Polymorphisms A387P in thrombospondin‐4 and N700S in thrombospondin‐1 perturb calcium binding sites

Recent genetic studies have associated members of the thrombospondin (TSP) gene family with premature cardiovascular disease. The disease‐associated polymorphisms lead to single amino acid changes in TSP‐4 (A387P) and TSP‐1 (N700S). These substitutions reside in adjacent domains of these highly homologous proteins. Secondary structural predictive programs and the homology of the domains harboring these amino acid substitutions to those in other proteins pointed to potential alterations of putative Ca 2+ binding sites that reside in close proximity to the polymorphic amino acids.
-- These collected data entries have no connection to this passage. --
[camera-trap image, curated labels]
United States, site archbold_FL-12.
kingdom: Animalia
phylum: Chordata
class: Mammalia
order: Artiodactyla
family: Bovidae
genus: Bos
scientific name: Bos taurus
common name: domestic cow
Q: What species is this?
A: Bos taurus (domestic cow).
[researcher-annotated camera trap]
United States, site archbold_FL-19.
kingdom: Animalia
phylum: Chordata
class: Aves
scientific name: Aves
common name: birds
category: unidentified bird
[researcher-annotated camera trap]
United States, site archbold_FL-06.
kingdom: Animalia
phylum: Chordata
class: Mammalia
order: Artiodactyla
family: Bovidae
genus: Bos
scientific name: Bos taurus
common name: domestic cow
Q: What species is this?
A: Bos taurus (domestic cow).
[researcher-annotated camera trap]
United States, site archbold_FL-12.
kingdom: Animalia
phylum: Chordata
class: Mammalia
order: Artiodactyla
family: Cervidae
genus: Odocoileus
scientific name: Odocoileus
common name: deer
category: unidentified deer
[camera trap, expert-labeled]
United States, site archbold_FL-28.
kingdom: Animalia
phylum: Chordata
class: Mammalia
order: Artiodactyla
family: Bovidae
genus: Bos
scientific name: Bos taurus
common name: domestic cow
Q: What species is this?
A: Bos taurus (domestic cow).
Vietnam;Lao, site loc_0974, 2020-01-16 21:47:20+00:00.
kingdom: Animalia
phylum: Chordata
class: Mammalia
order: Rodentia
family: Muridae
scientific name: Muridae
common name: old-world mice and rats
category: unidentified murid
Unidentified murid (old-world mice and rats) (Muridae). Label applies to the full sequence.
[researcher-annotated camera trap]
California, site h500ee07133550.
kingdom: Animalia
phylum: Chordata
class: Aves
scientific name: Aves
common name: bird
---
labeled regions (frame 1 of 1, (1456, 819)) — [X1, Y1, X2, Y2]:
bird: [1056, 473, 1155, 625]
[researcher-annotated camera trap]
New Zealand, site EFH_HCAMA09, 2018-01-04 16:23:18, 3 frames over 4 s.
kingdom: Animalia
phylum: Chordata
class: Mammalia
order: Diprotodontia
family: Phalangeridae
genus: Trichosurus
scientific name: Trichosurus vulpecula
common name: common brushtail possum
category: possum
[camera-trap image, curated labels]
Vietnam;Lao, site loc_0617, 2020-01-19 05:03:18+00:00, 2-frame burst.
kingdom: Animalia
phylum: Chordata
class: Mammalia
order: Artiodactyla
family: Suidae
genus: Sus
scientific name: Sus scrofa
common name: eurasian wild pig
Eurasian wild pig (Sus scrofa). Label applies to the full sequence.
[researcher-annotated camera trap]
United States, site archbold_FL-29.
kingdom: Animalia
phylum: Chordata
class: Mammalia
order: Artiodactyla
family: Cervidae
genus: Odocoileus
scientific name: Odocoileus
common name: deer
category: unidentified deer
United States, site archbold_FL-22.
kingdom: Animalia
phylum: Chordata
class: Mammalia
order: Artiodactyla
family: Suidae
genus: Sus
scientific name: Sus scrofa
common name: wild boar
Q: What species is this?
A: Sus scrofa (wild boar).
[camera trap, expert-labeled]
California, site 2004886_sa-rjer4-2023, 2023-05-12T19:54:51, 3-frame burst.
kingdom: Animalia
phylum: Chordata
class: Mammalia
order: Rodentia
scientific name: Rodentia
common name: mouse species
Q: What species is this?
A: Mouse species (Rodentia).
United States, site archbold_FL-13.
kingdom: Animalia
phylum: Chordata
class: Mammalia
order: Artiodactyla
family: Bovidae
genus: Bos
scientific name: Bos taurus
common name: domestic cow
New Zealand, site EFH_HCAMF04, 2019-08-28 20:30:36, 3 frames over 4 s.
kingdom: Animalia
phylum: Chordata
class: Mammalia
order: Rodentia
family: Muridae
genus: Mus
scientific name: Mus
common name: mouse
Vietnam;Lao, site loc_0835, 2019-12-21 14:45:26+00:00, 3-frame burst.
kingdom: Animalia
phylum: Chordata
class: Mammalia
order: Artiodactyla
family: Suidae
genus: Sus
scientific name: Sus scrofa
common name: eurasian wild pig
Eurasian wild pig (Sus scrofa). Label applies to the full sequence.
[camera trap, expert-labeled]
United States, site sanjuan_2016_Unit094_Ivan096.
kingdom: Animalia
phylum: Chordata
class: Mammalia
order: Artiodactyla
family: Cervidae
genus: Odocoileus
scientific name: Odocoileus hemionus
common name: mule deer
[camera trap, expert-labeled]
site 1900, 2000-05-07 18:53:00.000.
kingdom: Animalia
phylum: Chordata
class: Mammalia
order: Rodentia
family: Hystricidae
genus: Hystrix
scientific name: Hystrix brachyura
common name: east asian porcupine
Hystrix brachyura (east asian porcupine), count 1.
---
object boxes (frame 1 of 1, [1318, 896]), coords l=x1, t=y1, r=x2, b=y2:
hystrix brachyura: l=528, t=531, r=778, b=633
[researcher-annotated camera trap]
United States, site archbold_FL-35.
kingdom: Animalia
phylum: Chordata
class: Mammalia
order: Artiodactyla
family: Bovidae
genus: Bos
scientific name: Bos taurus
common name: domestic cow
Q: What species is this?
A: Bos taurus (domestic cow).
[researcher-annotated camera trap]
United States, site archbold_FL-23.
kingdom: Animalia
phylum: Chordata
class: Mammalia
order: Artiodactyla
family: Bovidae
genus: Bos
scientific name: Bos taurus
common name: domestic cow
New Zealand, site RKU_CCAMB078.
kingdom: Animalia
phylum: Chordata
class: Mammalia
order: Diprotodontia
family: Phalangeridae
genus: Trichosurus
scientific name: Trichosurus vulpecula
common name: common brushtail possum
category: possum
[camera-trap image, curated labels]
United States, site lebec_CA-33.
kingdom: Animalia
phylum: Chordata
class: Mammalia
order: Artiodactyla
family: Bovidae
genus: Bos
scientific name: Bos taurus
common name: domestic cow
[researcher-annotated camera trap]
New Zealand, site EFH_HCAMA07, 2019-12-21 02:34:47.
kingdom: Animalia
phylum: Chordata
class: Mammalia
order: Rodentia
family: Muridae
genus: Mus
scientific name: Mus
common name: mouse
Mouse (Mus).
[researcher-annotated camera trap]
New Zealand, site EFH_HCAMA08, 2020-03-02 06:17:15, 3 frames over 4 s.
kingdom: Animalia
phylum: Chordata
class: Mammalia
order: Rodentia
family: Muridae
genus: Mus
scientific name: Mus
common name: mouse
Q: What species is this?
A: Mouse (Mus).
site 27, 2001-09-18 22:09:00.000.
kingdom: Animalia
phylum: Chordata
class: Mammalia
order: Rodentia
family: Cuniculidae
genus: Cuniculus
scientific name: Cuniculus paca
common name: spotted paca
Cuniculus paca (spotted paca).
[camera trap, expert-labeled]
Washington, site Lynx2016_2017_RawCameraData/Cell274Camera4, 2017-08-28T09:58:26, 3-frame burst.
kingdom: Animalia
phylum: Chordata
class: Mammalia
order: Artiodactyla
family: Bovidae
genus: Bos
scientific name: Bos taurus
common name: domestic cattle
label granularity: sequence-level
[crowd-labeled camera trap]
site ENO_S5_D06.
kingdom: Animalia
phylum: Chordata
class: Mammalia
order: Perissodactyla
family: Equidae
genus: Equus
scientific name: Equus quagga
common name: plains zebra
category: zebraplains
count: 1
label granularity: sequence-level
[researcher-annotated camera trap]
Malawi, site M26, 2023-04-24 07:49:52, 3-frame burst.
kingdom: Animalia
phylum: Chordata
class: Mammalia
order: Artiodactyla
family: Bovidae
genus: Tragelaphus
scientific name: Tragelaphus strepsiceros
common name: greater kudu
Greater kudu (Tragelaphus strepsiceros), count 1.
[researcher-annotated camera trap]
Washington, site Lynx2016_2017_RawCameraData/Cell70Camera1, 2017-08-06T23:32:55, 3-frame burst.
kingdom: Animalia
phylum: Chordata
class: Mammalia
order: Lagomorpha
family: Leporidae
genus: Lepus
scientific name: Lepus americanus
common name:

Since Ca 2+ binding is critical for the structure and function of TSP family members, direct evidence for differences in Ca 2+ binding by the polymorphic forms was sought. Using synthetic peptides and purified recombinant variant fragments bearing the amino acid substitutions, we measured differences in Tb 3+ luminescence as an index of Ca 2+ binding. The Tb 3+ binding constants placed the TSP‐1 region affected by N700S polymorphism among other high‐affinity Ca 2+ binding sites. The affinity of Ca 2+ binding was lower for peptides (3.5‐fold) and recombinant fragments (10‐fold) containing the S700 vs. the N700 form. In TSP‐4, the P387 form acquired an additional Ca 2+ binding site absent in the A387 form. The results of our study suggest that both substitutions (A387P in TSP‐4 and N700S in TSP‐1) alter Ca 2+ binding properties. Since these substitutions exert the opposite effects on Ca 2+ binding, a decrease in TSP‐1 and an increase in TSP‐4, the two TSP variants are likely to influence cardiovascular functions in distinct but yet pathogenic ways.